As áreas abertas estão performáticas e muito funcionais, então o gostar ou odiar a visão artística do jogo vai afetar apenas seu indicador estético individual. Tirando uma árvore ou outro objeto bem ao fundo que insiste em aparecer e desaparecer e algum outro efeito visual distante, como o voar lento de um pássaro, tudo ao redor e perto do personagem funcionou muito bem durante as sessões de jogatina.

O que incomoda são alguns pequenos elementos que parecem estar em resoluções diferentes e borradas, isso mesmo jogando no Modo Dock. Texturas como os símbolos nos trajes ou sombreamento nos cabelos de alguns personagens e até algumas iluminações em momentos noturnos serão estranhamentos comuns dos mais atentos. O ponto que defende esse problema é que não existiu um jogo de Pokémon com tantos personagens e cenários novos, diferentes entre si e o melhor, com carisma. Isso traz muita vida ao mundo Pokémon, e se o sacrifício para isso forem algumas texturas a desejar e uma estabilidade na aventura, vale a pena.

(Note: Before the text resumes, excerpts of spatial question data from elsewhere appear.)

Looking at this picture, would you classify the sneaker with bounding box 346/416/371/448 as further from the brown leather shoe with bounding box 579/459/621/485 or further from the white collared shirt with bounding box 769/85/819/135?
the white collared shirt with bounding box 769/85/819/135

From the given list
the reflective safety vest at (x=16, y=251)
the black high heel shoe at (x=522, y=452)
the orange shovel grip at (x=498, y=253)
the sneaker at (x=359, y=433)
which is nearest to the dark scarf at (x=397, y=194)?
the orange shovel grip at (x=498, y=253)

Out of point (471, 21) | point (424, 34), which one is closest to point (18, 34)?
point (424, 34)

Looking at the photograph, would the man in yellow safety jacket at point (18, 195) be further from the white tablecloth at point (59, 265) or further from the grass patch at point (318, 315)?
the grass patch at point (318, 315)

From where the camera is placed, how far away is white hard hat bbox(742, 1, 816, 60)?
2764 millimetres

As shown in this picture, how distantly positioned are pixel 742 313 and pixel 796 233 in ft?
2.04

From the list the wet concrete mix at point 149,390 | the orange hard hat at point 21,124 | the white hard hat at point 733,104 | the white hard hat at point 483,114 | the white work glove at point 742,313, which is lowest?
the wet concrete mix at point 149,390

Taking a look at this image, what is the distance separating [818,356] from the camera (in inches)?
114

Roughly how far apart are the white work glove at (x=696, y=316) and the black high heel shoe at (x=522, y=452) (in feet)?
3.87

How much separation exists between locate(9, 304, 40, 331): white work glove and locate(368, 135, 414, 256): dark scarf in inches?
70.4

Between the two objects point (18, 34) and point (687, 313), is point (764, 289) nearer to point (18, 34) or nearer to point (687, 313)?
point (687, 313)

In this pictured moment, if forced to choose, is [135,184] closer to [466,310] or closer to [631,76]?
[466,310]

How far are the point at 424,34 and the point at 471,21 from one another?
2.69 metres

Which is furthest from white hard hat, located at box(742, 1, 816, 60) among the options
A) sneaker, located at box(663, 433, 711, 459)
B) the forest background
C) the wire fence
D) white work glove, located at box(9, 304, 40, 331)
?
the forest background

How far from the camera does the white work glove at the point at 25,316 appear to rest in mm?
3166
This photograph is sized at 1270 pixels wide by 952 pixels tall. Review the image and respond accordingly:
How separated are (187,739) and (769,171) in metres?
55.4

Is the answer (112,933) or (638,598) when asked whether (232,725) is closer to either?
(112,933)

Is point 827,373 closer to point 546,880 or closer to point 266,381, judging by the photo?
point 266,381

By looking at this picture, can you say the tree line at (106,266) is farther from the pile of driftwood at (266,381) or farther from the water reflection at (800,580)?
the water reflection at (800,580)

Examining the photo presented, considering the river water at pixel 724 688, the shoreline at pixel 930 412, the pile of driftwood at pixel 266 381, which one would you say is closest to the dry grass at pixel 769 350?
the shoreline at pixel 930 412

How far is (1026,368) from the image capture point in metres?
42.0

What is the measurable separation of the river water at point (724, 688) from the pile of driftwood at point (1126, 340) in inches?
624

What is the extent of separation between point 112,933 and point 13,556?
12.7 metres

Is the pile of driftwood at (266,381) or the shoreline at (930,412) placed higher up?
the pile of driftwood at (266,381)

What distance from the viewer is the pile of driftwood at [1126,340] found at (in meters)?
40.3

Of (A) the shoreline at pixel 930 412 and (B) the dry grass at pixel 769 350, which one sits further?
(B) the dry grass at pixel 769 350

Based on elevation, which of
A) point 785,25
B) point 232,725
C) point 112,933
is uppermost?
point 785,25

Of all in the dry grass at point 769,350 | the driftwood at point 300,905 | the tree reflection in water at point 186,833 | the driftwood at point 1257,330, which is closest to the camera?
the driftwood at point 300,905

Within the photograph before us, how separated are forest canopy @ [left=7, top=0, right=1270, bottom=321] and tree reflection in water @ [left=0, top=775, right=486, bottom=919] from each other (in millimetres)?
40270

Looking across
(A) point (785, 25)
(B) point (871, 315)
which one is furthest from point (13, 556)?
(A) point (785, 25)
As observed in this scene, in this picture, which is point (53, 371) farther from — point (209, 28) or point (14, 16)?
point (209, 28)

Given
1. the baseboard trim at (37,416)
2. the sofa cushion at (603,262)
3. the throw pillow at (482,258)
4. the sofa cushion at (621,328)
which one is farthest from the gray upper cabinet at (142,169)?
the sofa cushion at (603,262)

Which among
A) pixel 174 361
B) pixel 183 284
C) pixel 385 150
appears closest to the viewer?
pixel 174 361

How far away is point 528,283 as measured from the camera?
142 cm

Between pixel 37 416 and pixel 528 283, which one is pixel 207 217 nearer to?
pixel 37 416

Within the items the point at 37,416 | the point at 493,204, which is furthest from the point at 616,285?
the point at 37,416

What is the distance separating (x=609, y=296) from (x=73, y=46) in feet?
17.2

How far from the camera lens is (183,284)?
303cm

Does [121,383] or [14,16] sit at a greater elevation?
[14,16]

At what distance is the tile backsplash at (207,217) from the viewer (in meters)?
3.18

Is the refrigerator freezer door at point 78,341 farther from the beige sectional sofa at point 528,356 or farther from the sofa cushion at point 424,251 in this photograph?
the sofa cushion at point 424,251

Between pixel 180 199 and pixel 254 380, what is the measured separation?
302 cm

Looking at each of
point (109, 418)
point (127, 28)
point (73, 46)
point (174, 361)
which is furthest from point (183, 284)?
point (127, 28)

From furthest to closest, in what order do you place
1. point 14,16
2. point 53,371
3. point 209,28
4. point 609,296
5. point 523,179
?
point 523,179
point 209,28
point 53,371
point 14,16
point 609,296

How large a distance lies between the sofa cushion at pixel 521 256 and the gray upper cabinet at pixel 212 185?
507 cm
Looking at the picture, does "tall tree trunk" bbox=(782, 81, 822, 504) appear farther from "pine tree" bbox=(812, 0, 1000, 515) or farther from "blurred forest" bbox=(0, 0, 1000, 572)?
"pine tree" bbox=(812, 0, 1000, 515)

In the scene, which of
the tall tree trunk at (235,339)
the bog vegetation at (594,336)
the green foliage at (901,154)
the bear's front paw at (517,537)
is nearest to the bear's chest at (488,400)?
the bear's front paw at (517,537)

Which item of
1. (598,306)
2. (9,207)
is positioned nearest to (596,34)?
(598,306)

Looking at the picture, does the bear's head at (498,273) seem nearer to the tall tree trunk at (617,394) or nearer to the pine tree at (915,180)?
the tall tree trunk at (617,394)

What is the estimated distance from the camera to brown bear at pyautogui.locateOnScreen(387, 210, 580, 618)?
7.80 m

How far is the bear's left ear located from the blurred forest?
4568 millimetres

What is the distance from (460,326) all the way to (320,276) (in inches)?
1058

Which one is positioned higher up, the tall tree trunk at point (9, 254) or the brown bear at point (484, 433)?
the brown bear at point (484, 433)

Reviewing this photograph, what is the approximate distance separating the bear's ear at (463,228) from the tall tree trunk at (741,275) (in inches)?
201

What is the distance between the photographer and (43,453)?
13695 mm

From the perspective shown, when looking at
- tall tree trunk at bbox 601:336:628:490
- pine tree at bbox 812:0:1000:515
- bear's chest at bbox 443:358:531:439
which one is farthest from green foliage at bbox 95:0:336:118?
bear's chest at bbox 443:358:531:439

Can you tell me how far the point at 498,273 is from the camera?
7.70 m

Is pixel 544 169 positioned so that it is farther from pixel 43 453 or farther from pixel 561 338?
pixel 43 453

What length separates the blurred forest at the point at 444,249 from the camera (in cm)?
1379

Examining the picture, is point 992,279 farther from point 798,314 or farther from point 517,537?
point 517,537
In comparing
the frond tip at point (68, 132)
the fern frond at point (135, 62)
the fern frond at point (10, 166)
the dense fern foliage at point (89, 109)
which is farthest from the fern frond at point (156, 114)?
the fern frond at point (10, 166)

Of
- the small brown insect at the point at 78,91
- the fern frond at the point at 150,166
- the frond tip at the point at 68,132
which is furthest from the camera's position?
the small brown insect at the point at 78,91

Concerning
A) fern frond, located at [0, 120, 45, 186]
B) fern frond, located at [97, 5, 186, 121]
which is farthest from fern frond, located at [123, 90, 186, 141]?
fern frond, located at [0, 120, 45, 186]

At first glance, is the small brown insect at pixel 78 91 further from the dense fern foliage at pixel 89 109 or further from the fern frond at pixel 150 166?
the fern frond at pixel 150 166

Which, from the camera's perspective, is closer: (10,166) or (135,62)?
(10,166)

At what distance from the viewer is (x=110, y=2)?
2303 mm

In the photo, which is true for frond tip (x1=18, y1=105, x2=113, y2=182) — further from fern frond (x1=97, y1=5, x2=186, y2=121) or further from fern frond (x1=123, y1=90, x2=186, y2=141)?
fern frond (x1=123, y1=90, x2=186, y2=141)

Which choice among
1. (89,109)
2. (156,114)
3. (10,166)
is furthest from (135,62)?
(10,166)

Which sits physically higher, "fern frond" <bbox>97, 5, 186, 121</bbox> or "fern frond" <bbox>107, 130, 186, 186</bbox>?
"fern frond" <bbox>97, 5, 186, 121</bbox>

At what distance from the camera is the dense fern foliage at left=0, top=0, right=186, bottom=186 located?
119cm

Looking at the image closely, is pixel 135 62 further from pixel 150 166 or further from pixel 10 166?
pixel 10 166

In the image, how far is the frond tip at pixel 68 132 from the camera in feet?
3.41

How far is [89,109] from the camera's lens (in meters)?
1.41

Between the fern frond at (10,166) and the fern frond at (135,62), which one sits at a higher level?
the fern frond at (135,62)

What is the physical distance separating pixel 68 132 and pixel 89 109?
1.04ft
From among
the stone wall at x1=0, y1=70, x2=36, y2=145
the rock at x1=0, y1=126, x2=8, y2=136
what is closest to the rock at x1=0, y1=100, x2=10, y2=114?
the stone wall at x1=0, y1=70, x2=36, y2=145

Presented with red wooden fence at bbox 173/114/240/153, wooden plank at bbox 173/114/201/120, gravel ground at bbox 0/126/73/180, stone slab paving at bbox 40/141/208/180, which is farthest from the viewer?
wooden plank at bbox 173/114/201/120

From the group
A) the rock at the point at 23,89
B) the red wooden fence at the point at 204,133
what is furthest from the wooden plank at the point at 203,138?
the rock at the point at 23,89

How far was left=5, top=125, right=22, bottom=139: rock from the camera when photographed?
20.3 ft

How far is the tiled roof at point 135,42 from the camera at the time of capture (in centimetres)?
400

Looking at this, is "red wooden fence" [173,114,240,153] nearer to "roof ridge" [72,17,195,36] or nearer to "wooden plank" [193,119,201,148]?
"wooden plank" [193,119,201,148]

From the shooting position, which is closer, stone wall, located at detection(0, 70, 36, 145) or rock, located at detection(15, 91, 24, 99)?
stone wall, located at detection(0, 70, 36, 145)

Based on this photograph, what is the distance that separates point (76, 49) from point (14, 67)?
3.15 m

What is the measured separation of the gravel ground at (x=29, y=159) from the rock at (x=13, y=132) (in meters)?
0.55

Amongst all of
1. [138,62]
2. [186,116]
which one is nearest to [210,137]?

Nostalgicamente tocando corações e ouvidos

Por se tratar de Sinnoh em uma época diferente do que foi mostrado em Diamond e Pearl, já era de se esperar menções a nomes, locais e até mesmo semelhanças físicas entre os descendentes da região. Mas algo que não estava sendo contabilizado e surpreendeu muito foram também as referências musicais, em trilhas e momentos específicos da jogatina.

A começar pela flauta que chama Wyrdeer, que emite um som que nem está dentro do jogo de Diamond e Pearl, mas sim o efeito sonoro da tela inicial, a atenção aos detalhes é muito interessante de ser notada e jogada. Ainda usando a licença poética da comparação com Breath of the Wild, em diversos momentos existem músicas pacíficas, com leves toques de piano, bem similar ao que pode ser escutado em algumas caminhadas por Hyrule.

Ainda falando sobre o campo aberto, o equilíbrio entre trilhas é necessário e muito bem executado. O clímax musical pode partir de uma calma caminhada para uma intensa batalha e esses dois cenários distintos conversam muito bem, já que nenhuma música nunca “atropela” a outra para ter destaque, mas sim convivem em bons ritmos, quase como se uma aguardasse a entrada da outra a qualquer momento.

As músicas nas vilas e em lugares mais estáticos são leves e pouco marcantes, nada que irá compor seus próximos assobios como a clássica música de Lavender Town, mas cumprem seu papel necessário de serenidade, já que existe o contraste de estar em campo constantemente. Outros efeitos sonoros como o som de captura e itens no menu continuam lá, em uma releitura tão sutil que equilibram o tradicional com a nova proposta.

Veredito

Assim como os próprio Pokémon, a franquia parece ter evoluído com a chegada de Legends. Os conceitos de RPG são simplificados mas úteis o suficiente para serem necessários e fáceis de usar. A relação com os Pokémon também muda e é completamente redesenhada, saindo do conceito de sociedade que já convive e entende os monstrinhos, para uma época de medo e incertezas, com tecnologias no início de sua implementação.

O foco no personagem é outro ponto que a franquia não pode simplesmente não trazer mais em próximos títulos. As lutas com os Lords são inteiramente focadas no personagem principal desviando e acalmando o frenesi antes mesmo dos Pokémon saírem de suas PokéBolas e esse novo tipo de interação traz uma gama enorme de possibilidades. A tradicional batalha por turnos se mantém, com a adição de poder se mover livremente em volta do combate, expondo-se a danos e cancelando o confronto caso afaste-se demais. Esse foco no personagem resulta em um começo da jornada e outros momentos muito mais dialogados que qualquer outro game, mas muito justificado, pois entrega a imersão necessária. Infelizmente, nada de PT-BR por aqui.

Pokémon Legends: Arceus trouxe muito do que os fãs sempre quiseram e novidades que talvez ninguém tivesse pensado, mas que foram muito bem implementadas. A exploração e o contato com a Dex do game estão maduros e superiores a qualquer experiência do passado, além de inserir isso num mundo carismático e denso o suficiente para sustentar todo esse avanço. O futuro parece promissor e é quase irônico justamente um título focado no passado da franquia trazer essa sensação. Que venham mais e melhores incrementos para a franquia, usando este jogo como ponto de partida.